(AIM) What follows is a set of records; restate each one word for word and drop the pictures.

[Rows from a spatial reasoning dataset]
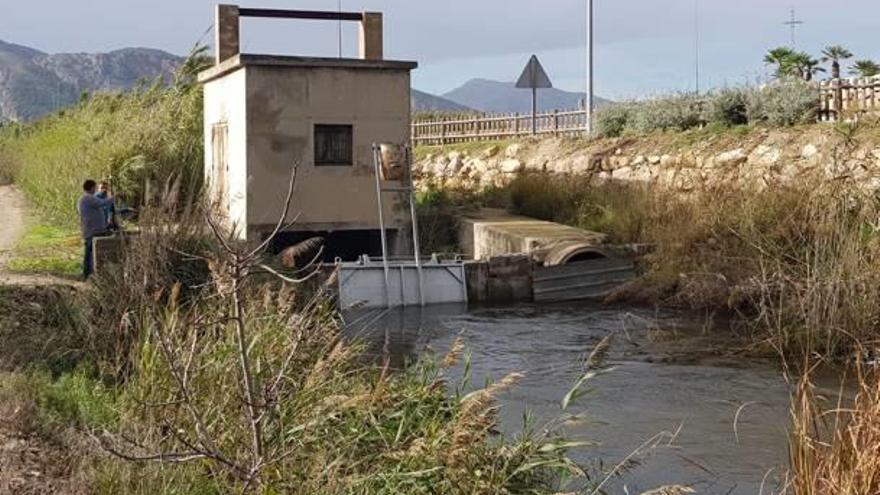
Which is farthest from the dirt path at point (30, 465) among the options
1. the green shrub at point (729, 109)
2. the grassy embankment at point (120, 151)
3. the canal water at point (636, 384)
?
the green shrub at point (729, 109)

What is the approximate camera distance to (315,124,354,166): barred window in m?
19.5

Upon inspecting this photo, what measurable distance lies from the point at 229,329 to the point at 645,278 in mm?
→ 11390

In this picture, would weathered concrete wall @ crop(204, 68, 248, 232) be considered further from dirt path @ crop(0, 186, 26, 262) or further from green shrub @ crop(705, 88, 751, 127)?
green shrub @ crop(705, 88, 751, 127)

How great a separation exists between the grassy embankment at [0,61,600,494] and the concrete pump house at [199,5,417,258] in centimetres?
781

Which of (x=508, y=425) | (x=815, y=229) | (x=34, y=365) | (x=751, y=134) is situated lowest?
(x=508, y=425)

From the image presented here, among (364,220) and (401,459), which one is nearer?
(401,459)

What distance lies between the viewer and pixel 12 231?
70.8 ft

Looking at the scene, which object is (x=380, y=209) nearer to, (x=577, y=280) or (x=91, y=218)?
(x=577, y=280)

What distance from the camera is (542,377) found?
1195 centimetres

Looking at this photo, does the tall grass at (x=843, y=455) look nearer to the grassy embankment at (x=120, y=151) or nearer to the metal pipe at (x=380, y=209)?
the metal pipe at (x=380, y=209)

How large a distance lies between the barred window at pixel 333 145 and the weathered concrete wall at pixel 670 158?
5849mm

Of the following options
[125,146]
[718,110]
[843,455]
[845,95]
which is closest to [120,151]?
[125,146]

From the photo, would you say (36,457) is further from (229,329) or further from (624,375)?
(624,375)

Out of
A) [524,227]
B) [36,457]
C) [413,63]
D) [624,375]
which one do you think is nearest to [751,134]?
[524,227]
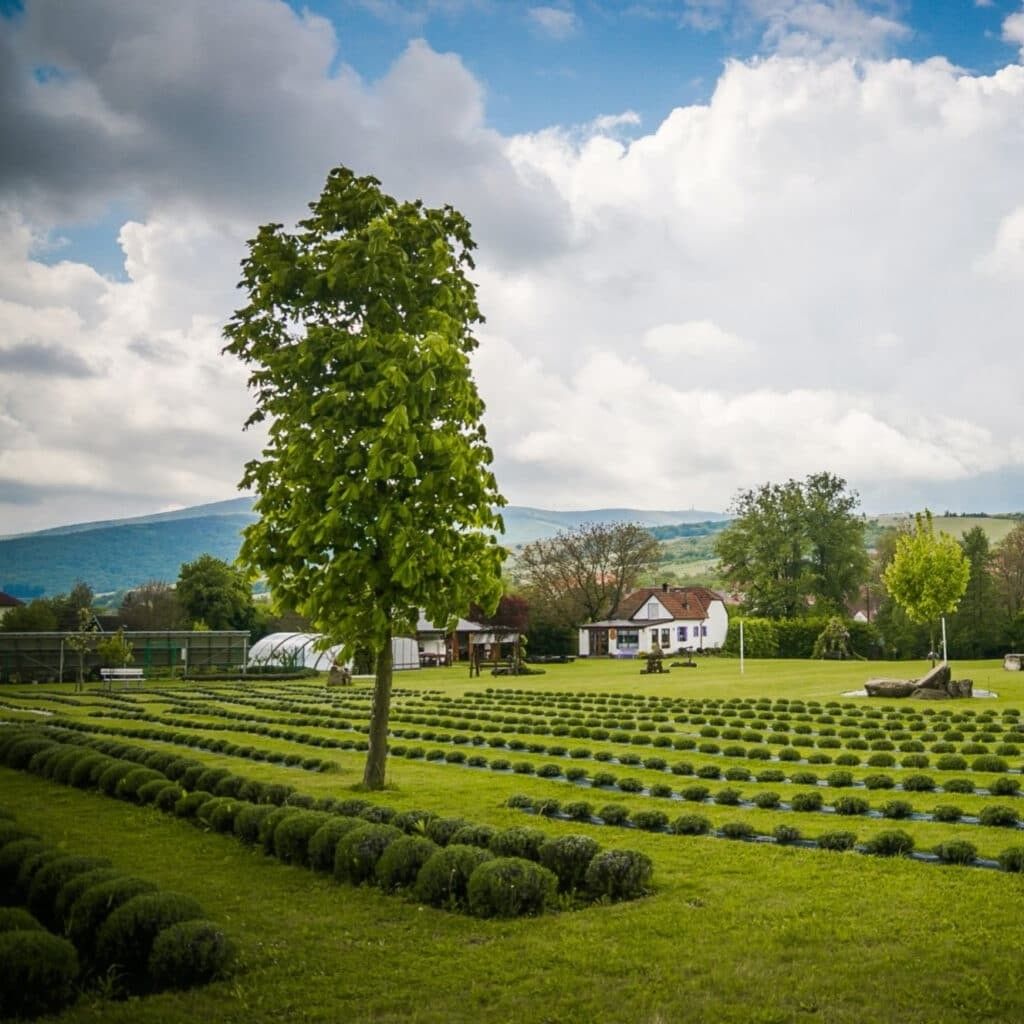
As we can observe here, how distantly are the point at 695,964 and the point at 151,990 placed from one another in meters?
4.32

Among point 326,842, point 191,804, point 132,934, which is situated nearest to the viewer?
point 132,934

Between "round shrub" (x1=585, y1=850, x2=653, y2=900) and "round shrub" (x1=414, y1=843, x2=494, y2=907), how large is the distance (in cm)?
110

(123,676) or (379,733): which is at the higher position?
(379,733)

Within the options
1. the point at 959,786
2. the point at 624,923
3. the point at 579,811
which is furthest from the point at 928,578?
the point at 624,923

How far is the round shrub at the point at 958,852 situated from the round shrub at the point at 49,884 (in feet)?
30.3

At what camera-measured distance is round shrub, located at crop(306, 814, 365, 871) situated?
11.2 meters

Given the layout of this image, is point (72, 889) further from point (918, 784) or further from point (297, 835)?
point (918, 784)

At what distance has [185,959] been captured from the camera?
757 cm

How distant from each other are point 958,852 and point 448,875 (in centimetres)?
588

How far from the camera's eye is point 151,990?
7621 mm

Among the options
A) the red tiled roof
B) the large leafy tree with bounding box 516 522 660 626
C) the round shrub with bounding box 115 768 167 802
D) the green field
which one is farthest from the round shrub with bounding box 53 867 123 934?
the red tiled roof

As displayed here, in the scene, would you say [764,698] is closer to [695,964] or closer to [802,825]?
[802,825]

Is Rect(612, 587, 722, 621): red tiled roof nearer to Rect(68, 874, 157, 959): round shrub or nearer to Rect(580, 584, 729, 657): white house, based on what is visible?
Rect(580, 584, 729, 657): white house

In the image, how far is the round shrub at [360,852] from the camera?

(ANSWER TO THIS EXERCISE)
Which is farthest from the dirt path at point (30, 465) among the options
1. the green shrub at point (729, 109)
2. the grassy embankment at point (120, 151)
3. the canal water at point (636, 384)
?
the green shrub at point (729, 109)

What is the approximate camera distance to (315,124,354,166): barred window in m?
19.5

Upon inspecting this photo, what measurable distance lies from the point at 229,329 to the point at 645,278 in mm?
→ 11390

In this picture, would weathered concrete wall @ crop(204, 68, 248, 232) be considered further from dirt path @ crop(0, 186, 26, 262) or further from green shrub @ crop(705, 88, 751, 127)?
green shrub @ crop(705, 88, 751, 127)

How great a separation exists between the grassy embankment at [0,61,600,494] and the concrete pump house at [199,5,417,258] in centimetres?
781

Which of (x=508, y=425) | (x=815, y=229) | (x=34, y=365) | (x=751, y=134) is situated lowest?
(x=508, y=425)

From the image presented here, among (364,220) and (401,459), which one is nearer?
(401,459)

What distance lies between the viewer and pixel 12 231?
70.8 ft

Looking at the scene, which object is (x=380, y=209) nearer to, (x=577, y=280) or (x=91, y=218)?
(x=577, y=280)

What distance from the camera is (542,377) found?
1195 centimetres

Looking at this photo, does the tall grass at (x=843, y=455) look nearer to the grassy embankment at (x=120, y=151) or nearer to the metal pipe at (x=380, y=209)?
the metal pipe at (x=380, y=209)

How large a distance lies between the barred window at pixel 333 145 and the weathered concrete wall at pixel 670 158?
5849mm

Of the following options
[125,146]
[718,110]
[843,455]
[845,95]
which is closest to [120,151]?
[125,146]

From the photo, would you say (36,457) is further from (229,329) or further from (624,375)?
(624,375)

Out of
A) [524,227]
B) [36,457]
C) [413,63]
D) [624,375]
which one do you think is nearest to [751,134]?
[524,227]
As we can observe here, how distantly are the point at 695,964 and the point at 151,990 placed from one another in meters?
4.32

Among point 326,842, point 191,804, point 132,934, which is situated nearest to the viewer?
point 132,934

Between "round shrub" (x1=585, y1=850, x2=653, y2=900) and "round shrub" (x1=414, y1=843, x2=494, y2=907), how large is the distance (in cm)?
110

(123,676) or (379,733): which is at the higher position?
(379,733)

Within the options
1. the point at 959,786
2. the point at 624,923
3. the point at 579,811
which is furthest from the point at 928,578?
the point at 624,923

How far is the round shrub at the point at 958,852 situated from the round shrub at the point at 49,884 (in feet)?
30.3

At what camera-measured distance is round shrub, located at crop(306, 814, 365, 871) situated?
11.2 meters

Given the layout of this image, is point (72, 889) further from point (918, 784) or further from point (297, 835)?
point (918, 784)

At what distance has [185,959] been captured from the camera?
757 cm

How distant from each other are point 958,852 and point 448,875 (in centimetres)?
588

How far from the camera's eye is point 151,990?
7621 mm

Among the options
A) the red tiled roof
B) the large leafy tree with bounding box 516 522 660 626
C) the round shrub with bounding box 115 768 167 802
D) the green field
which one is farthest from the round shrub with bounding box 53 867 123 934?
the red tiled roof

As displayed here, in the scene, would you say [764,698] is closer to [695,964] or closer to [802,825]?
[802,825]

Is Rect(612, 587, 722, 621): red tiled roof nearer to Rect(68, 874, 157, 959): round shrub or nearer to Rect(580, 584, 729, 657): white house, based on what is visible?
Rect(580, 584, 729, 657): white house

In the image, how far is the round shrub at [360,852] from the camera?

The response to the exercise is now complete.